- 文書の一部
-*-*-

このページには広告が含まれる場合があります。
会社が、年末調整で各従業員の年調年税額を求める過程をエクセルの関数で行った場合どういう流れになるか・・・
前回で、給与所得控除後の給与等の計算までが終わりました。
今回は、最終的に従業員が支払う所得税である
「年調年税額」
を算出したいと思います。
所得控除
「給与所得控除」を行って算出された「給与等」の金額から、
さらに、「所得控除」ができます。
よく見聞きする「所得控除」の種類としては、以下のようなものがあります。
- 基礎控除
- 社会保険料控除
- 扶養控除
- 配偶者控除
- 寡婦控除
- 生命保険料控除
- 住宅借入金等特別控除
ここでは、各所得控除の計算は割愛します。
控除できる金額を以下のように一覧にして、その合計を算出するにとどめます。
「基礎控除」と「社会保険料控除」の2つだけが控除できる場合、
それらの数字を入力して、単純に「SUM関数」で足し算してみました。
課税給与所得金額
さて、それでは次に「課税給与所得金額」を算出してみましょう。
「課税給与所得金額」とは、実際に所得税が課せられる給与の金額、ということです。
今回、「支払い給与総額」が「2,139,500円」として計算を始めたわけですが、
そこから「給与所得控除」を計算した結果、「1,315,200円」になり、
前項の「所得控除として計算された470,000円」を差し引いて、「845,200円」となり、
最終的に端数を切り捨てて、「845,000円」となったのです。
この「845,000円」が「課税給与所得金額」というわけですね。
給与総額は「2,139,500円」あるけれども、「845,000円」分だけ所得税の計算対象として考えるよ、ということになるのです。
それでは、計算の流れを見てみましょう。
セルC33には、セルC18の値を表示します。
つまり、「=C18」と入力します。
セルC34には、セルC29の値を表示します。
こちらは、「=C29」と入力します。
セルC35には、「=C33-C34」と引き算の式を入力します。
セルC36に表示したい「最終的な課税給与所得金額」は、
セルC35で算出された「課税給与所得金額」の「1,000円未満を切り捨てる」ことで求められます。
数値の切り捨ては、おなじみの
「ROUNDDOWN関数」
を使うことになります。
「ROUNDDOWN関数」は、最初の引数に切り捨てする元の数値を指定し、
2番目の引数にどの部分を切り捨てるかを数値で指定します。
つまり、「課税給与所得金額」を算出した
セル「C35」を最初の引数に指定し、
整数部分の切り捨ての場合、マイナスで数値を指定します。
この場合、1,000円未満の3桁を切り捨てるので「-3」となります。

-*-*-

- 情報の活用
a) 年末調整の解説で、端数を切り捨てた最終的な「課税給与所得金額」はいくらですか。
b) 年末調整の解説にある次の一文を英語に訳してください：「「課税給与所得金額」とは、実際に所得税が課せられる給与の金額、ということです。」
c) 年末調整の解説を、最後の文の続きから書き進めてください。
エントリは参照しなくてかまいません。

-*-*-

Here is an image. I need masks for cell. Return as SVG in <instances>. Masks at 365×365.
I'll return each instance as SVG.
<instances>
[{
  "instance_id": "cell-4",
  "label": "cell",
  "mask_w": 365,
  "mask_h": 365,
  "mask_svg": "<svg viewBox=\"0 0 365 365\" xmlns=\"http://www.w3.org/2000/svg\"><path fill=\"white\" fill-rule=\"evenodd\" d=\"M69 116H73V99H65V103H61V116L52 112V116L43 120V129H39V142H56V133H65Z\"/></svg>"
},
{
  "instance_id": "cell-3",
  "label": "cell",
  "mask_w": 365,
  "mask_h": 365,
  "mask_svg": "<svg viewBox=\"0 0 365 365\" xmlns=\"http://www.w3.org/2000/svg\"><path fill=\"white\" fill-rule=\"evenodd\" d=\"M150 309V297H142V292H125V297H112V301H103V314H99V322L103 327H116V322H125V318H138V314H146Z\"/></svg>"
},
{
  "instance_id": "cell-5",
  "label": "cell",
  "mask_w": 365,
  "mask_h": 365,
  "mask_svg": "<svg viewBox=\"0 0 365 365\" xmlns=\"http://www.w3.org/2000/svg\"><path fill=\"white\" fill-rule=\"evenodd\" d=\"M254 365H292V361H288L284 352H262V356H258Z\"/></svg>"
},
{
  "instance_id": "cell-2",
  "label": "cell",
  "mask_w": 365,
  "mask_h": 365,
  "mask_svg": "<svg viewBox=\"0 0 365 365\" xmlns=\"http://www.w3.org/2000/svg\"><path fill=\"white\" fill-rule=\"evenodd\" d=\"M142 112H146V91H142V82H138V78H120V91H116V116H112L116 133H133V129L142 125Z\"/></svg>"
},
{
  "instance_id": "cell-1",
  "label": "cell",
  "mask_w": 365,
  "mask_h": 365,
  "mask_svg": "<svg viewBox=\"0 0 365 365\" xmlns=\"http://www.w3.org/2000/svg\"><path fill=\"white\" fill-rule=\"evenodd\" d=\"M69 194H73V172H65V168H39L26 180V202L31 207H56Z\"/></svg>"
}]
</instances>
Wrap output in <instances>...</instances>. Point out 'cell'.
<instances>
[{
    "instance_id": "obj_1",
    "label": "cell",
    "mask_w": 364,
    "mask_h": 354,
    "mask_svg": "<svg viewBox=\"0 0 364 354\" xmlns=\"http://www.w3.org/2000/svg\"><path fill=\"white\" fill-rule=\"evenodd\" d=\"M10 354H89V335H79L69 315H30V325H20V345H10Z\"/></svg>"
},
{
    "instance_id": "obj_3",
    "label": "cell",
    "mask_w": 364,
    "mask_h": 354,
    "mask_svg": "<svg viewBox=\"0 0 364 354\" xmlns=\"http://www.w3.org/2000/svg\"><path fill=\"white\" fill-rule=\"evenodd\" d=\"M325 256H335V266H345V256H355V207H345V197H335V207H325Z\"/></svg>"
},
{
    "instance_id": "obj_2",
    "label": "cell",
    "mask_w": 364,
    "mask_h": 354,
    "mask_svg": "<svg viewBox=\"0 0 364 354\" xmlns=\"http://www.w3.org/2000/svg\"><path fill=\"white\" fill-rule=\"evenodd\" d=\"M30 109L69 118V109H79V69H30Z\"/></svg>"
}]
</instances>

-*-*-

- 解答一覧
a) 845,000円

b) "Taxable employment income" means the amount of salary on which income tax is actually imposed.

c)
「845,200円」の「200円」部分が切り捨てられ、
「課税給与所得金額」は「845,000円」と計算された、というわけですね。
年調所得税額の算出
さて、「年調所得税額」の算出に移りますが、
前回、「給与所得控除後の給与等の金額」でも触れた
”あの数式”
が再度登場します。
そう、「配列数式」ですね。
今回、計算する「年調所得税額」も、あらかじめ提示された数字を元に
最終的に支払う所得税を計算する必要があります。
前項までで、所得税の計算対象となる給与金額は、
「845,000円」と算出されました。
そして、上の図のように「年調所得税額」を計算するために与えられた表をエクセル上に作成しました。
セル「C41」に、「845,000円」に対する年調所得税額が自動計算されるように、数式を挿入してみましょう。
{=IF((C40>F41:F45)*(C40<=G41:G45),(C40*H41:H45)-I41:I45)}
{}は、実際に入力しません。
数式を入力し終わったら、キーボードの「Ctrlキー+Shiftキー」を押しながら「Enterキー」を押せば、
「配列数式である」という目印となる{}が自動で挿入されます。
算出したセル「C40」の「課税給与所得金額」が、
F列の数値を超え、なおかつG列の数値以下で該当する行があれば、
その該当する行番号のH列の「税率」を掛けて、
さらに該当する行番号のI列の「控除額」を差し引きます。
前回の配列数式の説明でも書きましたが、
配列数式内で、「AND関数」と「OR」関数を使う事はできません。
したがって、論理積であるAND条件を作成するときは、
(C40>F41:F45)*(C40<=G41:G45)
のように、「*(掛け算)」で処理します。
では、実際の計算の流れを見てみましょう。
セル「C40」には、これまでの計算で算出された
「845,000円」が表示されています。
「IF((C40>F41:F45)*(C40<=G41:G45)~」の部分を見ると、
「845,000円」は、
表のF列では「-1を超える」に該当し、
表のG列では「1,950,000以下」に該当します。
つまり、該当する行は、「41行目(表の1行目)」となります。
IF関数で該当したので、真の場合の計算式である
(C40*H41:H45)-I41:I45)の部分が実行されます。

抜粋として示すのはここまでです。